Massachusetts uses the equitable division standard to allocate property and debt when couples who live in the state divorce. Under this standard, you and your spouse must fairly, but not necessarily equally, split shared assets and financial obligations.
Review the factors in property division before reaching an agreement in your Massachusetts divorce.
Identifying marital property
The equitable division standard applies only to marital property. Separate assets and debts remain with their owner. You can establish separate property in a prenuptial agreement.
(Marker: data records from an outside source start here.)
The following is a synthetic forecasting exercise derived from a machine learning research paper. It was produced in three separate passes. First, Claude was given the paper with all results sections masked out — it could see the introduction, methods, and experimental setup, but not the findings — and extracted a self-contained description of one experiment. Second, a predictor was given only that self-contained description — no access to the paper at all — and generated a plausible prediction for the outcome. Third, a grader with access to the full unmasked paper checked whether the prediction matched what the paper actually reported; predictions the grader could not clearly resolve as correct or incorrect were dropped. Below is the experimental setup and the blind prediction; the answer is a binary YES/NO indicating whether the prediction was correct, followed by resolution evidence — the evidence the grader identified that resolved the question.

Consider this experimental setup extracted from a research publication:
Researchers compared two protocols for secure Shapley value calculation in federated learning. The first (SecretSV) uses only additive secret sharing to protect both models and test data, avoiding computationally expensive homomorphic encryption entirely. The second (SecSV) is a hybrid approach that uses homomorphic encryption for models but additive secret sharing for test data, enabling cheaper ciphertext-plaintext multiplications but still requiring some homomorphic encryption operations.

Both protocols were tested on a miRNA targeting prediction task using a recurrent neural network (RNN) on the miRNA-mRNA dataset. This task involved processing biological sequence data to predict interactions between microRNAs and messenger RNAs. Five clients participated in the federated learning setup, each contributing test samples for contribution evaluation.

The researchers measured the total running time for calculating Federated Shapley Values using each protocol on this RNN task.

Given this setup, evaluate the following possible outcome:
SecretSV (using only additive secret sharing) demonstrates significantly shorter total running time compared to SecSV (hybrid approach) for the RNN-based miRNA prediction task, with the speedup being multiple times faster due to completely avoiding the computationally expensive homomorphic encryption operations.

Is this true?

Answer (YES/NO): NO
If you accrued assets or debts before the marriage or received an inheritance or gift in your name only, these items also constitute separate property.
Valuing marital assets
If you and your spouse own real estate, collections, automobiles, antiques, investments and other high-value items, you may want to seek a professional appraisal as you negotiate your divorce agreement. Knowing the fair market value of assets will inform fair division. If neither of you wants to keep certain assets, you can sell those items and split the profit.
Coming to an agreement
You and your spouse can decide how to divide property outside of court. If you cannot agree, you can ask the judge to decide during your divorce proceedings. In this case, the judge may consider:
- The length of the marriage
- Why the marriage ended
- Each person’s separate assets and debts
- Each person’s financial needs
- The couple’s total estate
- Each person’s projected income
- Each person’s employment status
- Each person’s age
The judge can also consider whether either party committed financial irresponsibility. He or she can adjust the property division arrangement accordingly.